ISAOs (pronounced eye-sows - as in cows) should focus on sharing information beyond a specific incident response, says White says in an interview with Information Security Media Group.
Sharing Solutions
"That's limiting; that really limits the type of information sharing that can go on," says Greg White, executive director of the ISAO Standards Organization, which is developing guidance for fledgling ISAOs. "There's a lot of information sharing that can occur before incidents that will help individuals with their security posture.
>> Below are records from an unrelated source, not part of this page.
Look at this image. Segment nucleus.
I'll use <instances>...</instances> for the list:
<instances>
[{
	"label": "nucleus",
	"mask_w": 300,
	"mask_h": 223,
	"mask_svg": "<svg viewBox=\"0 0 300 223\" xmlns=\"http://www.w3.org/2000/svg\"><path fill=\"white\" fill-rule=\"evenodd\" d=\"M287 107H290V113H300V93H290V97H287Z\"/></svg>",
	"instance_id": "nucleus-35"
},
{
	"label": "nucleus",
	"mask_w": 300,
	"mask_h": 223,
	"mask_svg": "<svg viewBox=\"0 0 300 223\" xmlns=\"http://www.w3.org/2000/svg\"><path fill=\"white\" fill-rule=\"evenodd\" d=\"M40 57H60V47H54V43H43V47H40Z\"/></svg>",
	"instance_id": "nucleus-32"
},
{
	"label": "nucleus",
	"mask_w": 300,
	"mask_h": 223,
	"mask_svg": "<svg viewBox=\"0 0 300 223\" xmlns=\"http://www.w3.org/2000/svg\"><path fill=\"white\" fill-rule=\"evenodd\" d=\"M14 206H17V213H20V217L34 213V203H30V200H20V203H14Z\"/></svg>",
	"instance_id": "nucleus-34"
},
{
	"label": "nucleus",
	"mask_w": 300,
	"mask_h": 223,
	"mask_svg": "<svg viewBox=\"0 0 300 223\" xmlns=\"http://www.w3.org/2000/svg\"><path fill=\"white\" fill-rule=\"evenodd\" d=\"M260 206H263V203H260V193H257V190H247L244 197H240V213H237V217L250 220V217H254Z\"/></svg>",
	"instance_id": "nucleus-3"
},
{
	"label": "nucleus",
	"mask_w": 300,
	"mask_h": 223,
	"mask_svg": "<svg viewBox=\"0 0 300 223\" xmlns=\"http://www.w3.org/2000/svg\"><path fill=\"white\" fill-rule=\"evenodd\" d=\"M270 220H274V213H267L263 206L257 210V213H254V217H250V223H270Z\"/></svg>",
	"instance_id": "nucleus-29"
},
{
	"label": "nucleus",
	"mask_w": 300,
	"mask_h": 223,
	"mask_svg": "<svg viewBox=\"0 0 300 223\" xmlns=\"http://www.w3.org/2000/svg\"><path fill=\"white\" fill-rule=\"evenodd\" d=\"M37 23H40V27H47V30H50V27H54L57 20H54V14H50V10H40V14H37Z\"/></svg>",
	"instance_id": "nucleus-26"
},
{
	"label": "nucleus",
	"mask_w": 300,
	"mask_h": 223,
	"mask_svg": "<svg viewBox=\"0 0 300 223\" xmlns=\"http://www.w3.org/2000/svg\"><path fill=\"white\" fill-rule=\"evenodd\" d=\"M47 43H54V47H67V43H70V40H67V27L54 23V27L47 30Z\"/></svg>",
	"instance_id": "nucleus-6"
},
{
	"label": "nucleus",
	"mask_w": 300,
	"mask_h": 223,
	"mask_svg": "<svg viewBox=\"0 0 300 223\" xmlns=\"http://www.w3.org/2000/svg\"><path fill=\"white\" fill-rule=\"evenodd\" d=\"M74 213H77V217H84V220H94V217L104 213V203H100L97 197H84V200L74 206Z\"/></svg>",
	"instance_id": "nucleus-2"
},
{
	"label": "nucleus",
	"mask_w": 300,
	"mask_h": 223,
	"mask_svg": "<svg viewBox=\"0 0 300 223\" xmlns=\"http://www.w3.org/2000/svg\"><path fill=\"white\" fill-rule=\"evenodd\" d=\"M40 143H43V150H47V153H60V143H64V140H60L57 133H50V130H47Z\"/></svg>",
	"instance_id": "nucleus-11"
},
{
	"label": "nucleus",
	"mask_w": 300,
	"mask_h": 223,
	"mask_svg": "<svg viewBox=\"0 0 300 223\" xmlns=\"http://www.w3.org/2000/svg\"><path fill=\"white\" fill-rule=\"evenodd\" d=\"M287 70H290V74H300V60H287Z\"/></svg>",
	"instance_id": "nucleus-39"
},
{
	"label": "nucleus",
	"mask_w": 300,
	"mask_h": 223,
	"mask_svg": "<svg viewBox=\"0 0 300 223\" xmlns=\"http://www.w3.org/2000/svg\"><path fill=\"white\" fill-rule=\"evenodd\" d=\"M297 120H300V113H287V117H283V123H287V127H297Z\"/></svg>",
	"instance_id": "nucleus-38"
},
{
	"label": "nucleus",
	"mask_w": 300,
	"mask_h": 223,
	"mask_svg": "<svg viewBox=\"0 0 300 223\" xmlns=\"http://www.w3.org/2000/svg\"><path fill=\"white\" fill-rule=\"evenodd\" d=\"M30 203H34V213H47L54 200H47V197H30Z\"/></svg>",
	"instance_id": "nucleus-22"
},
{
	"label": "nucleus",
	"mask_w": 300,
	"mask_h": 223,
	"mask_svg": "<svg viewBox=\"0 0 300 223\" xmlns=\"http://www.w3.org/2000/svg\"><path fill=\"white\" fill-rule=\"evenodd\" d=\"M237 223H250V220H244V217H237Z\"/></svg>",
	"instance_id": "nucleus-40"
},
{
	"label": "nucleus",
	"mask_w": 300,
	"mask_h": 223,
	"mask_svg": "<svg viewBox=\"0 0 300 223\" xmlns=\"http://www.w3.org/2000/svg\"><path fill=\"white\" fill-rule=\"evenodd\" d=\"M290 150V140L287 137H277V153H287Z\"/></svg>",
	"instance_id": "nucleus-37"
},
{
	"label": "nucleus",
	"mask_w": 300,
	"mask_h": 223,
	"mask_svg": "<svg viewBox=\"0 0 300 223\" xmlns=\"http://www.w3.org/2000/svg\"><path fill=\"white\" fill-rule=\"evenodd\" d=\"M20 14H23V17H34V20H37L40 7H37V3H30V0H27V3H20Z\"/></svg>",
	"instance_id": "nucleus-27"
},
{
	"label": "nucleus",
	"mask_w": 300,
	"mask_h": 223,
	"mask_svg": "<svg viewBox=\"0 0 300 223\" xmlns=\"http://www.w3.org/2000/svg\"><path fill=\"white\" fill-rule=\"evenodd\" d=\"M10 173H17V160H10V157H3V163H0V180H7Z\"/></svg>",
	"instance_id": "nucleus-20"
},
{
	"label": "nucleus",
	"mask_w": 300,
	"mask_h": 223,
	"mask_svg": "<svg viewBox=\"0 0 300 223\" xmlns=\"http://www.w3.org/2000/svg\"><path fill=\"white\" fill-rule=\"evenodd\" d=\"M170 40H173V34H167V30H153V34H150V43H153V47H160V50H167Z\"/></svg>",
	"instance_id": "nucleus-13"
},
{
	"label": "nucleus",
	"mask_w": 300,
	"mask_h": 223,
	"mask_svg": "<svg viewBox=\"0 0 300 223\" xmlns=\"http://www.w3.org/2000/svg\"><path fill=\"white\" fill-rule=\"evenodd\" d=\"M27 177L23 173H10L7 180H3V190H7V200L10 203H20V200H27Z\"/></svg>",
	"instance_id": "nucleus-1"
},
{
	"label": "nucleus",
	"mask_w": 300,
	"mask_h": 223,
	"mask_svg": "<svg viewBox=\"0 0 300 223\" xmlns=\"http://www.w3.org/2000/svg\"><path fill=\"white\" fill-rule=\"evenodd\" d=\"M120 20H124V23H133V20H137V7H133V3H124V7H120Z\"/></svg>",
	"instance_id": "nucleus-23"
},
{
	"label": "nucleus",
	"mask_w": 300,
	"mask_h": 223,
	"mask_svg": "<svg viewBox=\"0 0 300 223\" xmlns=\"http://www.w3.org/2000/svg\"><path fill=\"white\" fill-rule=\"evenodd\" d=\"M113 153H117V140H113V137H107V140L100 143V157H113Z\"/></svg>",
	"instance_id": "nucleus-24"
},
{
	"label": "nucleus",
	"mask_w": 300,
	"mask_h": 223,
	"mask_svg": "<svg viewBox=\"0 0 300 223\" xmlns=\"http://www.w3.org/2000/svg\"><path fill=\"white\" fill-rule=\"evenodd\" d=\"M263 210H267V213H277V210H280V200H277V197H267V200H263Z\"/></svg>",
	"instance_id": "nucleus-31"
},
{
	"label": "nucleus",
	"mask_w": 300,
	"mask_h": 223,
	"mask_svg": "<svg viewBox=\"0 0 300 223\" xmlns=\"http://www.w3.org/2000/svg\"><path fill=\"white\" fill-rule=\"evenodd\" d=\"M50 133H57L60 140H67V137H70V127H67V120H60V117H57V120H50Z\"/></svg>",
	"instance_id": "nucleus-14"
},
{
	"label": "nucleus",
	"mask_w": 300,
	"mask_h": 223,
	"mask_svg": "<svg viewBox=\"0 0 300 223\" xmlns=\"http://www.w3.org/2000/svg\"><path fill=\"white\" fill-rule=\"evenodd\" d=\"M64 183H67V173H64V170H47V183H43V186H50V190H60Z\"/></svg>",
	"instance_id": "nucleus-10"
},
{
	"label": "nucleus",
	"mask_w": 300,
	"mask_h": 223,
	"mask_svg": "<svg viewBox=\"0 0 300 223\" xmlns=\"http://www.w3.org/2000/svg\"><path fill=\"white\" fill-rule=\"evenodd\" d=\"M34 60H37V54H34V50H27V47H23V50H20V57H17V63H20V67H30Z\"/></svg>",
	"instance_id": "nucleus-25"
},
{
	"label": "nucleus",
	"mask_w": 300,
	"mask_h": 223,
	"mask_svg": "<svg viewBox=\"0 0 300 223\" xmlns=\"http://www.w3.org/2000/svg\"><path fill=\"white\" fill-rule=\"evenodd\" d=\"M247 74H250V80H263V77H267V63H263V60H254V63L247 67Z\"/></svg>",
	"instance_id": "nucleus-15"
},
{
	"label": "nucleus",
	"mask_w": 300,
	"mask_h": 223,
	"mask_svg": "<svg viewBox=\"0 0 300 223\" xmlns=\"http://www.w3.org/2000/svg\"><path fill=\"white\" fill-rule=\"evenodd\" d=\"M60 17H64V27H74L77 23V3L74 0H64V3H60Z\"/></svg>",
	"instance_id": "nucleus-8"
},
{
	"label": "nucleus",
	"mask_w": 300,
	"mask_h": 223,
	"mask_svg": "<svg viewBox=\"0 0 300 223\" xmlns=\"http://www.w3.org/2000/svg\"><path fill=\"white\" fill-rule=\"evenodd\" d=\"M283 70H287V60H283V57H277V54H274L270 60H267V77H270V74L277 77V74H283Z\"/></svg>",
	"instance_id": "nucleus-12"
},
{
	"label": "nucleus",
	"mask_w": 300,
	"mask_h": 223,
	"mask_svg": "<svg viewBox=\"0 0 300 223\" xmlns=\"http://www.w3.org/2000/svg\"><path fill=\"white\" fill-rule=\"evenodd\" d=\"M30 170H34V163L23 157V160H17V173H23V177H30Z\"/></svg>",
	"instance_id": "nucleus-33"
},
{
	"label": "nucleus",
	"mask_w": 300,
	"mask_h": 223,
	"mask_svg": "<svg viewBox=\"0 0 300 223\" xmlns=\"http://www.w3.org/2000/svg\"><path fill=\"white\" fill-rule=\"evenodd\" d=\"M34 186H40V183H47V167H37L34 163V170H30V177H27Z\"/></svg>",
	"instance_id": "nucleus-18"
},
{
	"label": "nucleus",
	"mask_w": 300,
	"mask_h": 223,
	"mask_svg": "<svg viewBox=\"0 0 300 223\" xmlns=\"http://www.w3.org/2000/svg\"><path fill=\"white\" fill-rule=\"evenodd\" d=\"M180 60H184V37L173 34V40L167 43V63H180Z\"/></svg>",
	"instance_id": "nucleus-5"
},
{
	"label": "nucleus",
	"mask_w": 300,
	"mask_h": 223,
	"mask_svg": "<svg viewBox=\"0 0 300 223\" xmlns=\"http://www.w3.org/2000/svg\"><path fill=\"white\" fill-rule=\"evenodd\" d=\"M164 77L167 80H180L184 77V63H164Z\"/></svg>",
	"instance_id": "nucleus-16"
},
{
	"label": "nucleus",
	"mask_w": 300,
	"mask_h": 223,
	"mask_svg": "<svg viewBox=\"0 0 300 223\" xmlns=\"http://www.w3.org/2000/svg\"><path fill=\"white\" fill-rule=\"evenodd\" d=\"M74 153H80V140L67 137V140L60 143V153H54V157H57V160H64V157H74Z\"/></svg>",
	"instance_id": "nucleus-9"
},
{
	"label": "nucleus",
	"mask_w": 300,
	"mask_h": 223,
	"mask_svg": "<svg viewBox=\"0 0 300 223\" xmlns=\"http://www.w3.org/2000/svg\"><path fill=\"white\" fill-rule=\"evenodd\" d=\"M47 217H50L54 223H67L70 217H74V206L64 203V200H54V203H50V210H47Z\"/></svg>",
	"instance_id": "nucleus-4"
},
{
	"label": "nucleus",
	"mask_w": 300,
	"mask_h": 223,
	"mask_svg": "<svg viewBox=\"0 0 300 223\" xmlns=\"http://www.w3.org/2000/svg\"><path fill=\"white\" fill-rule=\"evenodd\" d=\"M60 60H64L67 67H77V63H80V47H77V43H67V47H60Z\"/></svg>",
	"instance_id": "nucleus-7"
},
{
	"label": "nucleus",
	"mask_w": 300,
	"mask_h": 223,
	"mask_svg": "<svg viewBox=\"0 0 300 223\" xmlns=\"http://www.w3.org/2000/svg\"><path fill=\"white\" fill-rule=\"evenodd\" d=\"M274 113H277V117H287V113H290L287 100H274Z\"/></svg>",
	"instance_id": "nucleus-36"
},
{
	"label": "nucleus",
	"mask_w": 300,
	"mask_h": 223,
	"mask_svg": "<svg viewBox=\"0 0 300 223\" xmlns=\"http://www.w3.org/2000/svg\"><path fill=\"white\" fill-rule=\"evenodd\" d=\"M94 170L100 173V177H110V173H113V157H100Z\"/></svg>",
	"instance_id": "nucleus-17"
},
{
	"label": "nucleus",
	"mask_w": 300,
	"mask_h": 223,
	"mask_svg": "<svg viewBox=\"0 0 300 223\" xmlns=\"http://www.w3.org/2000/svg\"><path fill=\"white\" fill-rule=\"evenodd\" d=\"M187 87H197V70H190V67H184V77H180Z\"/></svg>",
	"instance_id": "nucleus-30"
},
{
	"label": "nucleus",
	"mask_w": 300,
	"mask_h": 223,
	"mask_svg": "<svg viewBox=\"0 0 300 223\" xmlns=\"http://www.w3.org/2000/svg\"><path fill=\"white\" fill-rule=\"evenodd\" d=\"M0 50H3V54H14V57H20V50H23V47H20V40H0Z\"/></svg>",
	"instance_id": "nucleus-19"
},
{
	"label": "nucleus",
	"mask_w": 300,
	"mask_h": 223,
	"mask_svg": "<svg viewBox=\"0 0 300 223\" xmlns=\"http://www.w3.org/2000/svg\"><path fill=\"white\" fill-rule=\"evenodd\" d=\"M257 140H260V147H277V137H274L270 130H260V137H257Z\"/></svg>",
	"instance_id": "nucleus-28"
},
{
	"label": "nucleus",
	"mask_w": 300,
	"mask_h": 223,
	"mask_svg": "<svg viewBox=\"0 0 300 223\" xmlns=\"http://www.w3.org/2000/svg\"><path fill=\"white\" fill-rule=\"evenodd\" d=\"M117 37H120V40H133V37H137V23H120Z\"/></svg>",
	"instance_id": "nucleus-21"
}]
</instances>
Different entities, those who may have more robust security programs could help those who have less robust security programs by telling them, 'Okay, here's what we've done; here's what we've seen; here's how we handled this; here's how we've conduct these kind of operations.' There's a lot of learning that can go on."
In the interview (click on player beneath image to listen), White:
Explains the difference between ISAOs and ISACs, Information Sharing and Analysis Centers, serving most critical infrastructure sectors; Discusses how the smaller ISAOs can help build trust among members, a key element in sharing cyberthreat information; and Reviews some of the early activities of the ISAO Standards Organization.Mariachi and ISAOs
White, in the interview, also employs the hypothetical Mariachi band sector to demonstrate how ISAOs work.
A computer science professor focused on information security at the University of Texas at San Antonio, White also serves as the executive director of the Center for Infrastructure Assurance and Security at the university.
White, who holds a Ph.D. in computer science from Texas A&M University, has spent 30 years in the Air Force and Air Force Reserves, and helped build the nation's first undergraduate information warfare laboratory at the U.S. Air Force Academy.